§ **What to do**
Starting with the line that contains "Gassing step" and ending with the final line of the data below, print those lines exactly and nothing else.

§ **Data provided**
Segment Open

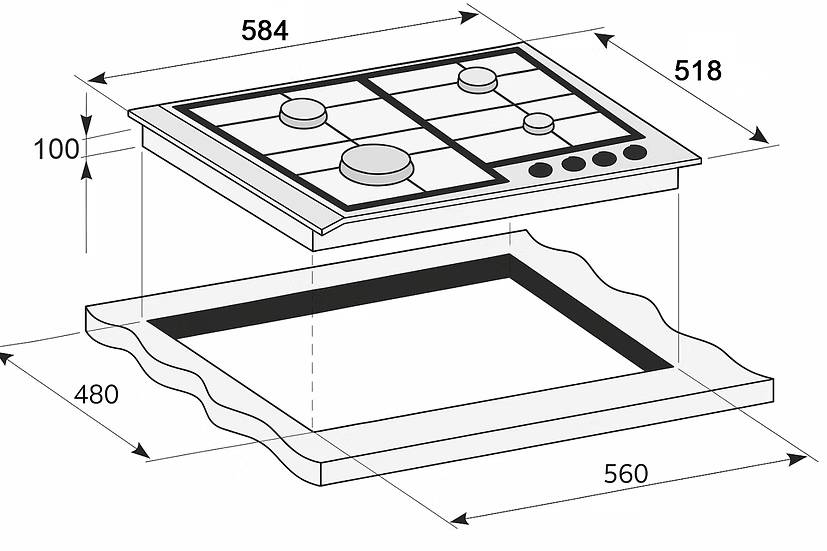 584
518
100
480
560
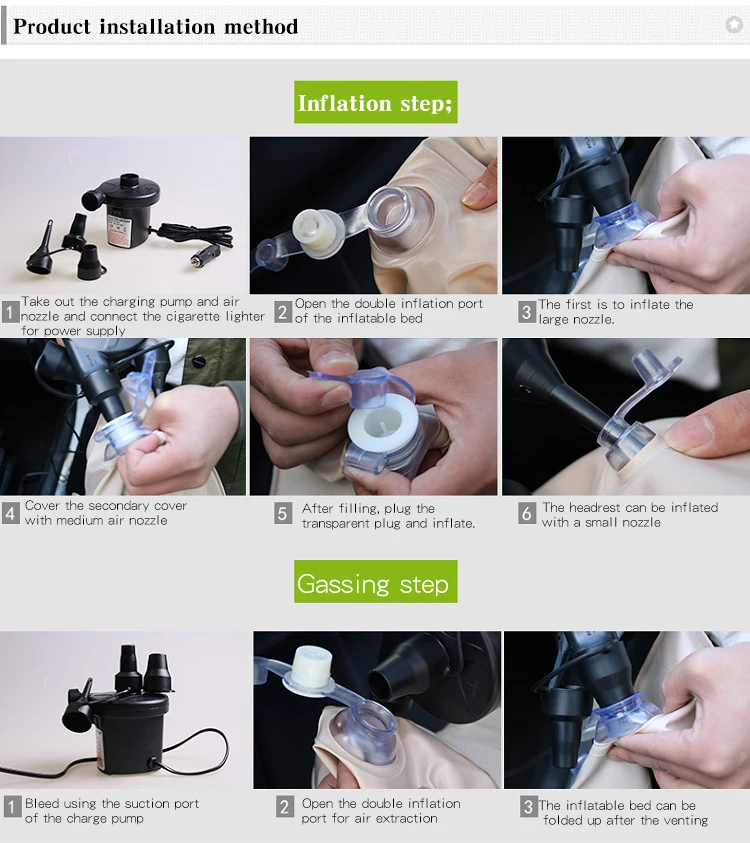 Product installation method

Inflation step;

1 Take out the charging pump and air nozzle and connect the cigarette lighter for power supply

2 Open the double inflation port of the inflatable bed

3 The first is to inflate the large nozzle.

4 Cover the secondary cover with medium air nozzle

5 After filling, plug the transparent plug and inflate.

6 The headrest can be inflated with a small nozzle

Gassing step

1 Bleed using the suction port of the charge pump

2 Open the double inflation port for air extraction

3 The inflatable bed can be folded up after the venting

Segment Closed

§ **Response to the exercise**
Gassing step

1 Bleed using the suction port of the charge pump

2 Open the double inflation port for air extraction

3 The inflatable bed can be folded up after the venting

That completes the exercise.